Saved entries:
________________________________________

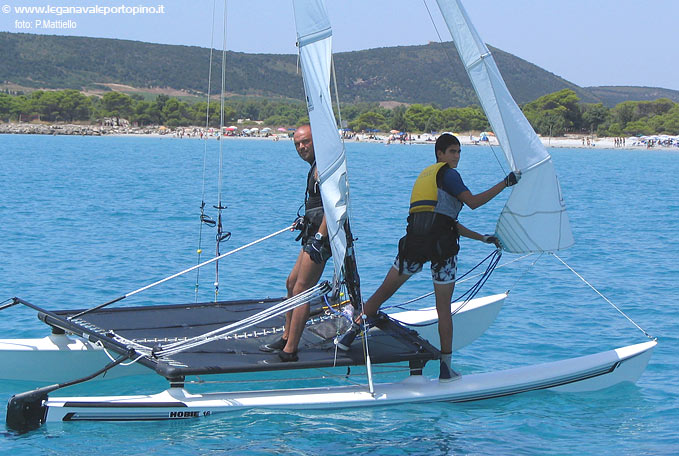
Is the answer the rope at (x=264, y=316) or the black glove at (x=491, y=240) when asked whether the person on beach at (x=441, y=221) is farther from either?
the rope at (x=264, y=316)

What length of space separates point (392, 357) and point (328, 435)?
0.82m

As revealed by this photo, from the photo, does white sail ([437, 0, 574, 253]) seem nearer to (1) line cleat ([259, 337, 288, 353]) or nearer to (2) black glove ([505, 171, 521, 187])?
(2) black glove ([505, 171, 521, 187])

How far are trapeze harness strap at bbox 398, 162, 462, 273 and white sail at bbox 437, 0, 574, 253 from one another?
1.82ft

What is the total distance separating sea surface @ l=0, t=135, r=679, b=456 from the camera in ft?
21.2

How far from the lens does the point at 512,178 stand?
6645mm

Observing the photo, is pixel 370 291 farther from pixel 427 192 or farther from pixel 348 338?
pixel 427 192

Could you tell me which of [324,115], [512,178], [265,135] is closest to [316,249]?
[324,115]

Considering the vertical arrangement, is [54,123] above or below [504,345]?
above

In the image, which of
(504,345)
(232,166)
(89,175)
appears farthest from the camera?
(232,166)

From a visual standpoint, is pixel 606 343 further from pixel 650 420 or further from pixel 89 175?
pixel 89 175

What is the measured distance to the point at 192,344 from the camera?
6.72 metres

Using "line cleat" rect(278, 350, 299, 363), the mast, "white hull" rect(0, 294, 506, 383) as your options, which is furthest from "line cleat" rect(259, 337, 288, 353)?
"white hull" rect(0, 294, 506, 383)

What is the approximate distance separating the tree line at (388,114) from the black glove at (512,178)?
377 feet

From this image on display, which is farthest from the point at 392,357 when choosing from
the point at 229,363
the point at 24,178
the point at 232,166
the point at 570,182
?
the point at 232,166
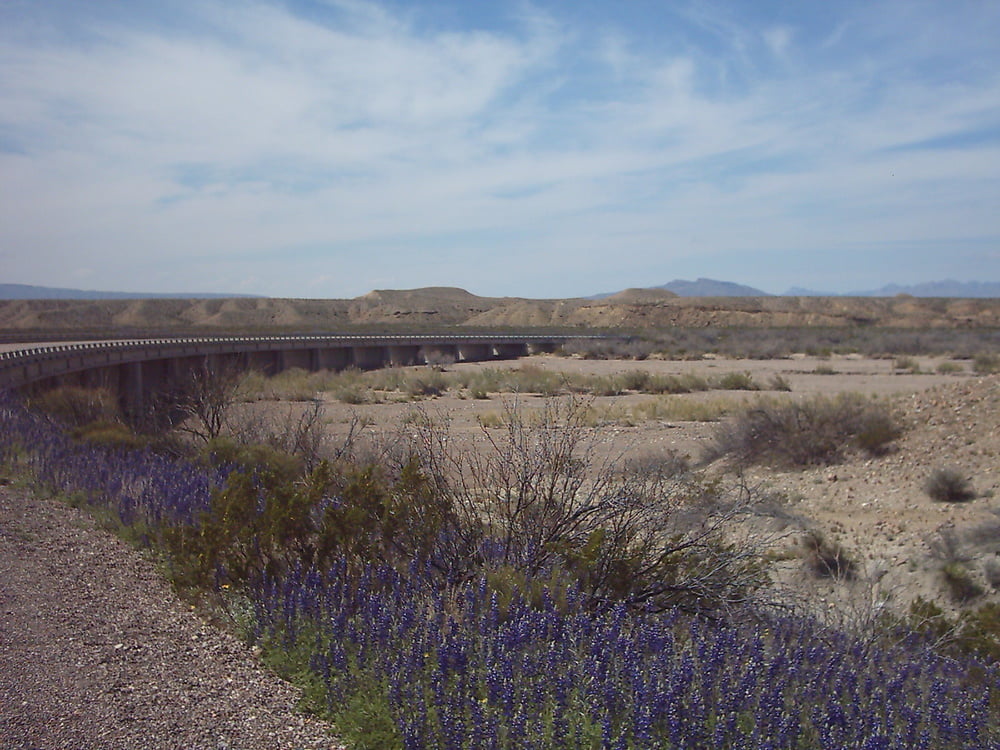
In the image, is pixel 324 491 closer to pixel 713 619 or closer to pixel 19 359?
pixel 713 619

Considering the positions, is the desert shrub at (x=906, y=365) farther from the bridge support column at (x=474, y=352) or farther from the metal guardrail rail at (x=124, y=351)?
the bridge support column at (x=474, y=352)

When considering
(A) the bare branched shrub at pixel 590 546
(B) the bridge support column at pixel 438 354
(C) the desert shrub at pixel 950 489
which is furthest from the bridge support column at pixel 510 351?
(A) the bare branched shrub at pixel 590 546

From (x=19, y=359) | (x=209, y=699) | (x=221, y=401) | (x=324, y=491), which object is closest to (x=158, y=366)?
(x=19, y=359)

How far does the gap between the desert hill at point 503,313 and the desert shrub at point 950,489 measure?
310 feet

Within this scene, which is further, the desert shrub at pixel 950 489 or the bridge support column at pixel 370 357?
the bridge support column at pixel 370 357

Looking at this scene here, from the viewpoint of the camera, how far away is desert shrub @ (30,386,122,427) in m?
20.1

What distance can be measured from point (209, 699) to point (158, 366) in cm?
3897

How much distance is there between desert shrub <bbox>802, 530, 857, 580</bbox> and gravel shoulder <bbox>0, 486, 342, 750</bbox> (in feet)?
30.8

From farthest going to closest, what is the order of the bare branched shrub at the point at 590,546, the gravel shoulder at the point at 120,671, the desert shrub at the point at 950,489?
1. the desert shrub at the point at 950,489
2. the bare branched shrub at the point at 590,546
3. the gravel shoulder at the point at 120,671

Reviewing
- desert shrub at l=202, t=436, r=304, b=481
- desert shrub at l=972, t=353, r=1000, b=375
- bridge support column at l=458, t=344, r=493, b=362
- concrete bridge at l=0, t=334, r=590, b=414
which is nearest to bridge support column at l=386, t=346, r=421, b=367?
concrete bridge at l=0, t=334, r=590, b=414

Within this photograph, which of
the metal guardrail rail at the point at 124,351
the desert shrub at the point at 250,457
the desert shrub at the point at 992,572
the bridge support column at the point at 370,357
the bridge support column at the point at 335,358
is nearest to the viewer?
the desert shrub at the point at 250,457

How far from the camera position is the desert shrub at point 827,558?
13.1 m

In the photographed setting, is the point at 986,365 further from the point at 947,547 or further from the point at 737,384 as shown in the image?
the point at 947,547

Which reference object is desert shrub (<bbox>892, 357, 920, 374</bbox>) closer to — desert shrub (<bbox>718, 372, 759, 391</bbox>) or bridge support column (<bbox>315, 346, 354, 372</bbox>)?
desert shrub (<bbox>718, 372, 759, 391</bbox>)
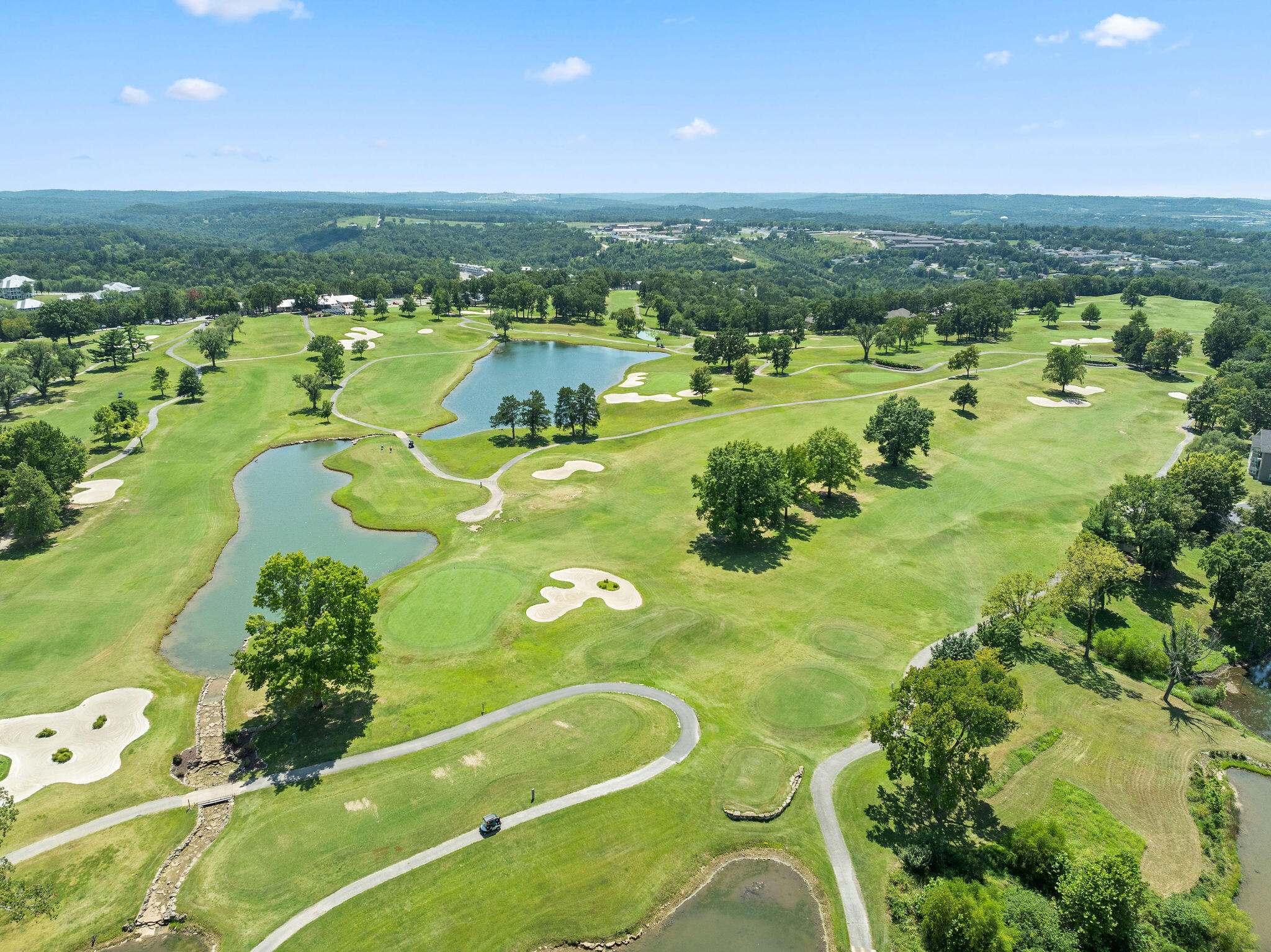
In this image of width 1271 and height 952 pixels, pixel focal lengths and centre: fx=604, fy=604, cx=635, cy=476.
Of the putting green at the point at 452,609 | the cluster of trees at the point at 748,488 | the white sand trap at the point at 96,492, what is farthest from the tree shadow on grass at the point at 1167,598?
the white sand trap at the point at 96,492

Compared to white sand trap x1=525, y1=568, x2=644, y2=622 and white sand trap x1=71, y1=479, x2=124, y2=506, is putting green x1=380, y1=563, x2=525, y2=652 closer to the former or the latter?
white sand trap x1=525, y1=568, x2=644, y2=622

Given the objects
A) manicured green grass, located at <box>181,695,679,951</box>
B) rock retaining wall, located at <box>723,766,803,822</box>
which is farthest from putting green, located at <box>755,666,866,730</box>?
manicured green grass, located at <box>181,695,679,951</box>

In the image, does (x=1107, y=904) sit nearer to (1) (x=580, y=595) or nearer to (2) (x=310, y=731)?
(1) (x=580, y=595)

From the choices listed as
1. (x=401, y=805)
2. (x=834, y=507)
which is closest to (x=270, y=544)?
(x=401, y=805)

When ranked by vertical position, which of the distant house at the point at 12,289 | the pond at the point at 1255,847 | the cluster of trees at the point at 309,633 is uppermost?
the distant house at the point at 12,289

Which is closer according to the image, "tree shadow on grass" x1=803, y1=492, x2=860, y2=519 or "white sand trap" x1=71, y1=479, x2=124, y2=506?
"tree shadow on grass" x1=803, y1=492, x2=860, y2=519

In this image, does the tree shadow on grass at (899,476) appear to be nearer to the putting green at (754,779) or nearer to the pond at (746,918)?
the putting green at (754,779)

________________________________________

Can you copy the whole listing above word for word, leaving out the pictures?

Answer to this exercise →
Is the answer the rope at (x=264, y=316) or the black glove at (x=491, y=240) when asked whether the person on beach at (x=441, y=221) is farther from either?
the rope at (x=264, y=316)

What length of space separates point (392, 357) and point (328, 435)?
0.82m

As revealed by this photo, from the photo, does white sail ([437, 0, 574, 253]) seem nearer to (1) line cleat ([259, 337, 288, 353]) or nearer to (2) black glove ([505, 171, 521, 187])?
(2) black glove ([505, 171, 521, 187])

How far are trapeze harness strap at bbox 398, 162, 462, 273 and white sail at bbox 437, 0, 574, 253 from one another?
1.82ft

What is the total distance separating sea surface @ l=0, t=135, r=679, b=456 from the camera in ft?
21.2

How far from the lens does the point at 512,178 stand?
6645mm

Observing the photo, is pixel 370 291 farther from pixel 427 192 or farther from pixel 348 338?
pixel 427 192

Could you tell me which of [324,115], [512,178], [265,135] is closest to [316,249]?
[324,115]

Considering the vertical arrangement, is [54,123] above or below [504,345]?
above

In the image, which of
(504,345)
(232,166)
(89,175)
appears farthest from the camera?
(232,166)

From a visual standpoint, is pixel 606 343 further from pixel 650 420 or further from pixel 89 175?
pixel 89 175

What is the measured distance to the point at 192,344 from the camera?
6.72 metres

Using "line cleat" rect(278, 350, 299, 363), the mast, "white hull" rect(0, 294, 506, 383) as your options, which is furthest from "line cleat" rect(259, 337, 288, 353)?
"white hull" rect(0, 294, 506, 383)

What is the approximate distance separating the tree line at (388,114) from the black glove at (512,178)?
377 feet

From this image on display, which is farthest from the point at 392,357 when choosing from
the point at 229,363
the point at 24,178
the point at 232,166
the point at 570,182
?
the point at 232,166
In the image, is pixel 324 491 closer to pixel 713 619 or closer to pixel 19 359?
pixel 713 619

Considering the positions, is the desert shrub at (x=906, y=365) farther from the bridge support column at (x=474, y=352) or farther from the metal guardrail rail at (x=124, y=351)?
the bridge support column at (x=474, y=352)

When considering
(A) the bare branched shrub at pixel 590 546
(B) the bridge support column at pixel 438 354
(C) the desert shrub at pixel 950 489
which is furthest from the bridge support column at pixel 510 351?
(A) the bare branched shrub at pixel 590 546

From (x=19, y=359) | (x=209, y=699) | (x=221, y=401) | (x=324, y=491), which object is closest to (x=158, y=366)?
(x=19, y=359)

How far does the gap between the desert hill at point 503,313 and the desert shrub at point 950,489 measure?
310 feet

Within this scene, which is further, the desert shrub at pixel 950 489 or the bridge support column at pixel 370 357?
the bridge support column at pixel 370 357

Looking at this scene here, from the viewpoint of the camera, how far away is desert shrub @ (30,386,122,427) in m?
20.1

What distance can be measured from point (209, 699) to point (158, 366) in cm?
3897

How much distance is there between desert shrub <bbox>802, 530, 857, 580</bbox> and gravel shoulder <bbox>0, 486, 342, 750</bbox> (in feet)?
30.8

From farthest going to closest, what is the order of the bare branched shrub at the point at 590,546, the gravel shoulder at the point at 120,671, the desert shrub at the point at 950,489?
1. the desert shrub at the point at 950,489
2. the bare branched shrub at the point at 590,546
3. the gravel shoulder at the point at 120,671

Reviewing
- desert shrub at l=202, t=436, r=304, b=481
- desert shrub at l=972, t=353, r=1000, b=375
- bridge support column at l=458, t=344, r=493, b=362
- concrete bridge at l=0, t=334, r=590, b=414
which is nearest to bridge support column at l=386, t=346, r=421, b=367?
concrete bridge at l=0, t=334, r=590, b=414

Within this photograph, which of
the metal guardrail rail at the point at 124,351
the desert shrub at the point at 250,457
the desert shrub at the point at 992,572
the bridge support column at the point at 370,357
the bridge support column at the point at 335,358
is nearest to the viewer?
the desert shrub at the point at 250,457

How far from the camera position is the desert shrub at point 827,558?
13.1 m

In the photographed setting, is the point at 986,365 further from the point at 947,547 or further from the point at 737,384 as shown in the image?
the point at 947,547

Which reference object is desert shrub (<bbox>892, 357, 920, 374</bbox>) closer to — desert shrub (<bbox>718, 372, 759, 391</bbox>) or bridge support column (<bbox>315, 346, 354, 372</bbox>)?
desert shrub (<bbox>718, 372, 759, 391</bbox>)
In this image of width 1271 and height 952 pixels, pixel focal lengths and centre: fx=604, fy=604, cx=635, cy=476.
Of the putting green at the point at 452,609 | the cluster of trees at the point at 748,488 | the white sand trap at the point at 96,492, what is farthest from the tree shadow on grass at the point at 1167,598?
the white sand trap at the point at 96,492

Compared to white sand trap x1=525, y1=568, x2=644, y2=622 and white sand trap x1=71, y1=479, x2=124, y2=506, is putting green x1=380, y1=563, x2=525, y2=652 closer to the former or the latter?
white sand trap x1=525, y1=568, x2=644, y2=622

Given the objects
A) manicured green grass, located at <box>181,695,679,951</box>
B) rock retaining wall, located at <box>723,766,803,822</box>
which is farthest from putting green, located at <box>755,666,866,730</box>?
manicured green grass, located at <box>181,695,679,951</box>

In the image, does (x=1107, y=904) sit nearer to (1) (x=580, y=595) or nearer to (2) (x=310, y=731)?
(1) (x=580, y=595)

From the choices listed as
1. (x=401, y=805)
2. (x=834, y=507)
which is closest to (x=270, y=544)?
(x=401, y=805)

When ranked by vertical position, which of the distant house at the point at 12,289 | the pond at the point at 1255,847 | the cluster of trees at the point at 309,633 is uppermost?
the distant house at the point at 12,289

Which is closer according to the image, "tree shadow on grass" x1=803, y1=492, x2=860, y2=519 or "white sand trap" x1=71, y1=479, x2=124, y2=506?
"tree shadow on grass" x1=803, y1=492, x2=860, y2=519

In this image, does the tree shadow on grass at (899,476) appear to be nearer to the putting green at (754,779) or nearer to the pond at (746,918)?
the putting green at (754,779)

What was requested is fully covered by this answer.